In primo luogo siamo di fronte ad esigenze di tipo strettamente economico, ovvia­mente, ma anche di natura ecologica. La crisi ha vari aspetti e forme, ma io direi che va interpretata principalmente come un’occasione di ricostruzione di uno spazio sociale all’interno della città. I ciclisti hanno tra di loro un rapporto fortemente solidale. Ad esempio a Parigi, dove vivo, quando ho voluto provare per la prima volta una Vélib’ senza conoscerne le modalità di funzionamento del noleggio, ho trovato una solidarietà delle persone anche più giovani che mi hanno spiegato il sistema, ed è stata un’occasione per scambiare opinioni e per chiacchierare. Attorno a questo c’è infatti una socialità molto ben strutturata. Dunque il paradosso è che la bicicletta appare come uno strumento individuale, ma in realtà sviluppa una coscienza condivisa tra coloro che la utilizzano al punto da porsi aperta­mente come esempio e in un certo senso soccorso per gli altri.

Qual è l’aspetto più interessante di un sistema di noleggio pubblico di biciclette come il Vélib’ di Parigi?
Principalmente direi l’aspetto contrattuale, che è decisamente più seducente dell’or­dinario sistema tipico del consumo. Con Vélib’ ciò di cui si ha bisogno lo si misura in termini di tempo, si prende la bicicletta per un’ora o per tutto il giorno. C’è quindi sia un principio economico che di recipro­cità.

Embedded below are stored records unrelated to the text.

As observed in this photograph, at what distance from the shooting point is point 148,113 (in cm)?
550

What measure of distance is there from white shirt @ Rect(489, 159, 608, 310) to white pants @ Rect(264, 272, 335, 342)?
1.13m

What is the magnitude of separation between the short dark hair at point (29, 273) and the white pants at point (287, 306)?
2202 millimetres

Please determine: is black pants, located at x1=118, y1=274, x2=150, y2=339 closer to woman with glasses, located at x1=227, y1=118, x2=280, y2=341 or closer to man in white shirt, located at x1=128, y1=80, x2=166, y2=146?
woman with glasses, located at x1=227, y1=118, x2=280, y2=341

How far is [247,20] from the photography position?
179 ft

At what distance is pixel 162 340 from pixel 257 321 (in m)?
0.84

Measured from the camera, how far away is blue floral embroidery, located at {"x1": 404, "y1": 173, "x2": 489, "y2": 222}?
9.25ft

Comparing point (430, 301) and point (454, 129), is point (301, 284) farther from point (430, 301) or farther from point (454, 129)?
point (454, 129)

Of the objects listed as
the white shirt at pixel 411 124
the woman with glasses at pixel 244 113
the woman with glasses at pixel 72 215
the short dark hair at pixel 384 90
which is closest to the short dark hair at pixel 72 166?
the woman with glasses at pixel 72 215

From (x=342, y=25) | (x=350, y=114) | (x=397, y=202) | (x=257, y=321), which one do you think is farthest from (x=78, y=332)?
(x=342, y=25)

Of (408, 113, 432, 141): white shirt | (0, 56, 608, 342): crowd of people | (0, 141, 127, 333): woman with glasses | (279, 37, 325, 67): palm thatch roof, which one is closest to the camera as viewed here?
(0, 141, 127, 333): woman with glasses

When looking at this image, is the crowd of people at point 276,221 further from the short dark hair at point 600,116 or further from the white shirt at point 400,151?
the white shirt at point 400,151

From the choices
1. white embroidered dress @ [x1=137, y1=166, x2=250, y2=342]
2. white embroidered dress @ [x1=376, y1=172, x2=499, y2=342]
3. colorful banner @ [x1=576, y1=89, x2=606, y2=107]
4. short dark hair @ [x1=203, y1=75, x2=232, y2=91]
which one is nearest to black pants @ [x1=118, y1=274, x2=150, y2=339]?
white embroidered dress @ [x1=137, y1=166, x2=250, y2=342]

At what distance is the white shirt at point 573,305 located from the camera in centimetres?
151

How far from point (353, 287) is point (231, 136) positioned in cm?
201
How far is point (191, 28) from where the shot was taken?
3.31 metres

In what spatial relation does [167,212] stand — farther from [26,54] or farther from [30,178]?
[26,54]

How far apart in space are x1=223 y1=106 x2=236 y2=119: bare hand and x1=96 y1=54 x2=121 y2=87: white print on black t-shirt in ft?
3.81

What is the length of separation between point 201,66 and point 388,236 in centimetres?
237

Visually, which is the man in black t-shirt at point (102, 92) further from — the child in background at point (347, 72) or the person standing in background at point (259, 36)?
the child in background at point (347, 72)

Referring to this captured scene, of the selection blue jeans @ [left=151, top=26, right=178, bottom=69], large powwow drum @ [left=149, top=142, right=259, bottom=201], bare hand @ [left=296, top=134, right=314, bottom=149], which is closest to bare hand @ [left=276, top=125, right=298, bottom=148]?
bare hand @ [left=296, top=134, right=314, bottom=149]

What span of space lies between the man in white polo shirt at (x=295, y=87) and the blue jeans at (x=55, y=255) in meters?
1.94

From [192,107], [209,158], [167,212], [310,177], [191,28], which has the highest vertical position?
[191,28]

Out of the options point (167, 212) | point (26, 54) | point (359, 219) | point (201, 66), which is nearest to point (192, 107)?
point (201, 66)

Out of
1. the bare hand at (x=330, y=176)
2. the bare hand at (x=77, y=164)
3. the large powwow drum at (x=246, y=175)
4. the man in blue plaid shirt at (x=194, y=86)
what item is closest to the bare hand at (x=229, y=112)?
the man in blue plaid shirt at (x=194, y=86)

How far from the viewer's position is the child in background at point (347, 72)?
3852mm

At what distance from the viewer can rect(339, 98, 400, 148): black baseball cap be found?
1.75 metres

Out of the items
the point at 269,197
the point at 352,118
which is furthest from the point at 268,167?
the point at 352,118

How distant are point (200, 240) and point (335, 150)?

C’è un’etica, ossia un codice di buona condotta che fa sì che gli utenti del servizio si prendano cura dello strumento e questo è a beneficio di tutti. Nel caso generale, ovviamente poi vi sono sempre persone che distruggono le cose, ma nella media funziona bene. E quindi credo che Vélib’ rappresenti una forma di consumo parti­colare, che tiene conto delle esigenze anche degli altri. Anche in questo caso la bicicletta si pone come un oggetto d’uso e di consumo non strettamente individuale, che coinvolge anche i bisogni altrui.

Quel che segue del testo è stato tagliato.